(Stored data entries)
────────

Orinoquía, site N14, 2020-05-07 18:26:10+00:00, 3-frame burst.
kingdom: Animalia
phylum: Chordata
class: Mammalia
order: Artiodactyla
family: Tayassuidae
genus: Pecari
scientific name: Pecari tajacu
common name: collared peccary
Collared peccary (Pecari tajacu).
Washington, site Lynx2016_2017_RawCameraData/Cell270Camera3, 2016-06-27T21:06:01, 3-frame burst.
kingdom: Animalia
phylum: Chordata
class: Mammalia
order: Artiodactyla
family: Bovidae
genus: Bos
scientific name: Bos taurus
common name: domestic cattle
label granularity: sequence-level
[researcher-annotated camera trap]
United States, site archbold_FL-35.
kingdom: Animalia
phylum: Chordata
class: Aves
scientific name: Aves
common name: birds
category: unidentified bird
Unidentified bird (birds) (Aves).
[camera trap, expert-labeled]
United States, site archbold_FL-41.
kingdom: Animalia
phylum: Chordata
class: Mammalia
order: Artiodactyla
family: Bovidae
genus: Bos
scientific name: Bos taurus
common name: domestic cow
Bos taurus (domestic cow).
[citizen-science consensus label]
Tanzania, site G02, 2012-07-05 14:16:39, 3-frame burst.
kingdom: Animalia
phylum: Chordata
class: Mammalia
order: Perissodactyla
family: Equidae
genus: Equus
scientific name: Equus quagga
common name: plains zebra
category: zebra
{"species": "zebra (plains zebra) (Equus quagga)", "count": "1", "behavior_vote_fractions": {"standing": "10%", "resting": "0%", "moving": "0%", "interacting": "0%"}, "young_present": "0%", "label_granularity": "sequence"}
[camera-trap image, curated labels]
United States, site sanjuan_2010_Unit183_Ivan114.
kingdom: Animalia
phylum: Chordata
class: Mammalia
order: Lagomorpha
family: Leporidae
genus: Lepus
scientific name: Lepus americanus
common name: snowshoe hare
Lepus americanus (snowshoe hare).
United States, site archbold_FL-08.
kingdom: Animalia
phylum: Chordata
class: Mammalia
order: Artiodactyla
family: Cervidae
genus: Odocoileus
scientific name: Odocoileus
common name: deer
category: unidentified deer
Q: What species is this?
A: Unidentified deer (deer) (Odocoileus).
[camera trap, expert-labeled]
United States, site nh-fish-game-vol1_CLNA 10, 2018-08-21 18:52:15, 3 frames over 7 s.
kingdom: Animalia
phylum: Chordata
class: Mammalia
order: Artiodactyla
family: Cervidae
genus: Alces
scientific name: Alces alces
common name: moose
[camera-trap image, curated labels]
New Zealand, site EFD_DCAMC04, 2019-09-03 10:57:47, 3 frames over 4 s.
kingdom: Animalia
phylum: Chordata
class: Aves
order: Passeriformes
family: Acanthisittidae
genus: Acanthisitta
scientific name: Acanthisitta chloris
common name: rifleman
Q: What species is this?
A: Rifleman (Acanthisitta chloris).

────────

### EXERCISE
Output the entire data exactly, line for line.

### EXERCISE OUTPUT
Orinoquía, site N14, 2020-05-07 18:26:10+00:00, 3-frame burst.
kingdom: Animalia
phylum: Chordata
class: Mammalia
order: Artiodactyla
family: Tayassuidae
genus: Pecari
scientific name: Pecari tajacu
common name: collared peccary
Collared peccary (Pecari tajacu).
Washington, site Lynx2016_2017_RawCameraData/Cell270Camera3, 2016-06-27T21:06:01, 3-frame burst.
kingdom: Animalia
phylum: Chordata
class: Mammalia
order: Artiodactyla
family: Bovidae
genus: Bos
scientific name: Bos taurus
common name: domestic cattle
label granularity: sequence-level
[researcher-annotated camera trap]
United States, site archbold_FL-35.
kingdom: Animalia
phylum: Chordata
class: Aves
scientific name: Aves
common name: birds
category: unidentified bird
Unidentified bird (birds) (Aves).
[camera trap, expert-labeled]
United States, site archbold_FL-41.
kingdom: Animalia
phylum: Chordata
class: Mammalia
order: Artiodactyla
family: Bovidae
genus: Bos
scientific name: Bos taurus
common name: domestic cow
Bos taurus (domestic cow).
[citizen-science consensus label]
Tanzania, site G02, 2012-07-05 14:16:39, 3-frame burst.
kingdom: Animalia
phylum: Chordata
class: Mammalia
order: Perissodactyla
family: Equidae
genus: Equus
scientific name: Equus quagga
common name: plains zebra
category: zebra
{"species": "zebra (plains zebra) (Equus quagga)", "count": "1", "behavior_vote_fractions": {"standing": "10%", "resting": "0%", "moving": "0%", "interacting": "0%"}, "young_present": "0%", "label_granularity": "sequence"}
[camera-trap image, curated labels]
United States, site sanjuan_2010_Unit183_Ivan114.
kingdom: Animalia
phylum: Chordata
class: Mammalia
order: Lagomorpha
family: Leporidae
genus: Lepus
scientific name: Lepus americanus
common name: snowshoe hare
Lepus americanus (snowshoe hare).
United States, site archbold_FL-08.
kingdom: Animalia
phylum: Chordata
class: Mammalia
order: Artiodactyla
family: Cervidae
genus: Odocoileus
scientific name: Odocoileus
common name: deer
category: unidentified deer
Q: What species is this?
A: Unidentified deer (deer) (Odocoileus).
[camera trap, expert-labeled]
United States, site nh-fish-game-vol1_CLNA 10, 2018-08-21 18:52:15, 3 frames over 7 s.
kingdom: Animalia
phylum: Chordata
class: Mammalia
order: Artiodactyla
family: Cervidae
genus: Alces
scientific name: Alces alces
common name: moose
[camera-trap image, curated labels]
New Zealand, site EFD_DCAMC04, 2019-09-03 10:57:47, 3 frames over 4 s.
kingdom: Animalia
phylum: Chordata
class: Aves
order: Passeriformes
family: Acanthisittidae
genus: Acanthisitta
scientific name: Acanthisitta chloris
common name: rifleman
Q: What species is this?
A: Rifleman (Acanthisitta chloris).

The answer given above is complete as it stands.